Exercise materials ::

※ ※ ※

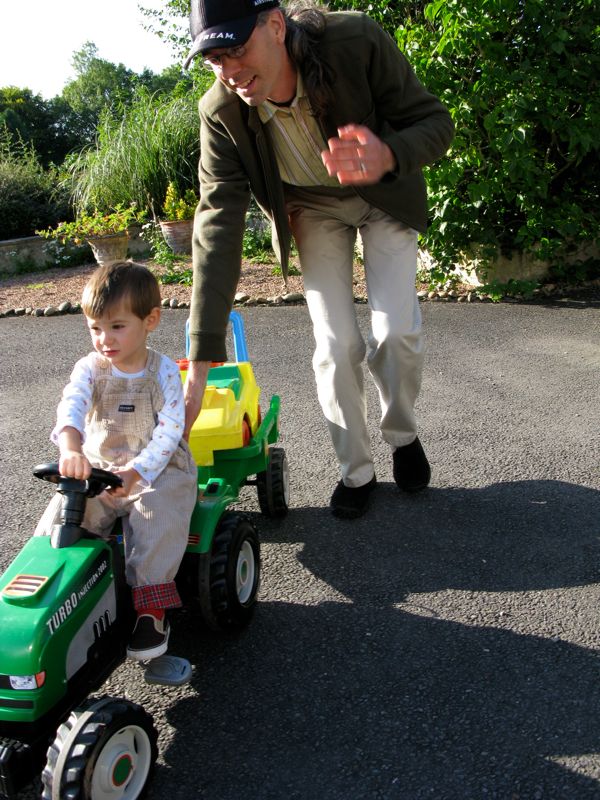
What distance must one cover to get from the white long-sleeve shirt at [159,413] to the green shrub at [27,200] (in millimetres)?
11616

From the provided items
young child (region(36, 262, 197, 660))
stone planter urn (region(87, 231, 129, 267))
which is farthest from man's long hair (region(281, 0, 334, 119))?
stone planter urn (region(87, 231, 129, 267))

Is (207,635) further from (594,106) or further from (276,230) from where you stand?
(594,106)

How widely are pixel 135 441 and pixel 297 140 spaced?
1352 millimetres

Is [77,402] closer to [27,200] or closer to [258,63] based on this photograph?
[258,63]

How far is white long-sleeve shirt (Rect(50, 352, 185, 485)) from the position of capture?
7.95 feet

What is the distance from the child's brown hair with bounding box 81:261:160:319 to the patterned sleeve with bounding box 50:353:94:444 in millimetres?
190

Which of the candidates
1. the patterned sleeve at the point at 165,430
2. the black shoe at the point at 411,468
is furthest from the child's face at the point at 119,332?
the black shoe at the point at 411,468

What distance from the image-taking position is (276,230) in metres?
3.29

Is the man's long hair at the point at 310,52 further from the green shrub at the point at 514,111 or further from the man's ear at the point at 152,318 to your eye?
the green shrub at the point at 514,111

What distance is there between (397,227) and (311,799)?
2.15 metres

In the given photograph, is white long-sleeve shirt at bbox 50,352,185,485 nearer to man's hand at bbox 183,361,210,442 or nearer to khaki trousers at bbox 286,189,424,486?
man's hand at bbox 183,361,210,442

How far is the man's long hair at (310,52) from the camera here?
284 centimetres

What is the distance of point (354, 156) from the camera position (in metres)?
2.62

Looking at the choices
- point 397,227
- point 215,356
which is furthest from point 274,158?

※ ※ ※

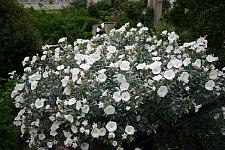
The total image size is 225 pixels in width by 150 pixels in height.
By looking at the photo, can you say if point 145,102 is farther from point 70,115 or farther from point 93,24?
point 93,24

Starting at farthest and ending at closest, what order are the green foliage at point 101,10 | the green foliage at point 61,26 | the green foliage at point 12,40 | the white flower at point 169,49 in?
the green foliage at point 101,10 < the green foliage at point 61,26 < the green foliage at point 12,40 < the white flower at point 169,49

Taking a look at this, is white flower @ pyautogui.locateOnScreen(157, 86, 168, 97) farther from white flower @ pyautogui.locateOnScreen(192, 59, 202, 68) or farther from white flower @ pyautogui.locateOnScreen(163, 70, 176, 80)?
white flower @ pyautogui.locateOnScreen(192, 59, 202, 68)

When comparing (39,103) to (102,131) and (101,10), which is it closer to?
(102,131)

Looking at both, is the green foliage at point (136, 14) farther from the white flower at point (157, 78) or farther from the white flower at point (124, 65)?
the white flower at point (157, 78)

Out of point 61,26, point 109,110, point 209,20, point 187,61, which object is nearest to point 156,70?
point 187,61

※ ※ ※

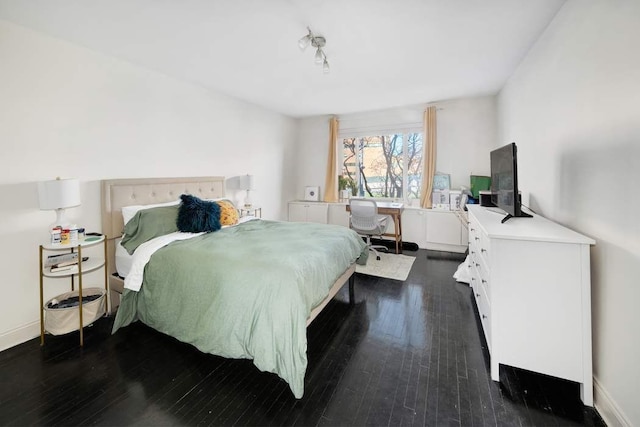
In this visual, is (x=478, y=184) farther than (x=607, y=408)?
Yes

※ ※ ※

The request :: Rewrite the part that opens with the line containing "What distance must" and closes with the line containing "284 centimetres", replacing "long-sleeve shirt" with "long-sleeved shirt" and leaving everything else unchanged.

Full answer ::
What distance must one cover to get from the white long-sleeved shirt at [159,413] to the green shrub at [27,200] (in millimetres)?
11616

From the provided items
young child (region(36, 262, 197, 660))
stone planter urn (region(87, 231, 129, 267))
which is farthest from man's long hair (region(281, 0, 334, 119))?
stone planter urn (region(87, 231, 129, 267))

Is (207,635) further from (594,106) or further from (276,230) from where you stand?
(594,106)

How widely are pixel 135 441 and pixel 297 140 spaced?
1352 millimetres

Is [77,402] closer to [27,200] or closer to [258,63] based on this photograph?
[258,63]

How far is white long-sleeved shirt (Rect(50, 352, 185, 485)) from the position of capture?
7.95 feet

What is the distance from the child's brown hair with bounding box 81:261:160:319 to the patterned sleeve with bounding box 50:353:94:444 in millimetres?
190

Which of the candidates
1. the patterned sleeve at the point at 165,430
2. the black shoe at the point at 411,468
is furthest from the child's face at the point at 119,332?
the black shoe at the point at 411,468

What distance from the image-taking position is (276,230) in metres?
3.29

Is the man's long hair at the point at 310,52 further from the green shrub at the point at 514,111 or further from the man's ear at the point at 152,318 to your eye?
the green shrub at the point at 514,111

What distance is there between (397,227) and (311,799)?
2.15 metres

In the given photograph, is white long-sleeved shirt at bbox 50,352,185,485 nearer to man's hand at bbox 183,361,210,442 or nearer to khaki trousers at bbox 286,189,424,486?
man's hand at bbox 183,361,210,442

How far is the man's long hair at (310,52) from the camera here?
284 centimetres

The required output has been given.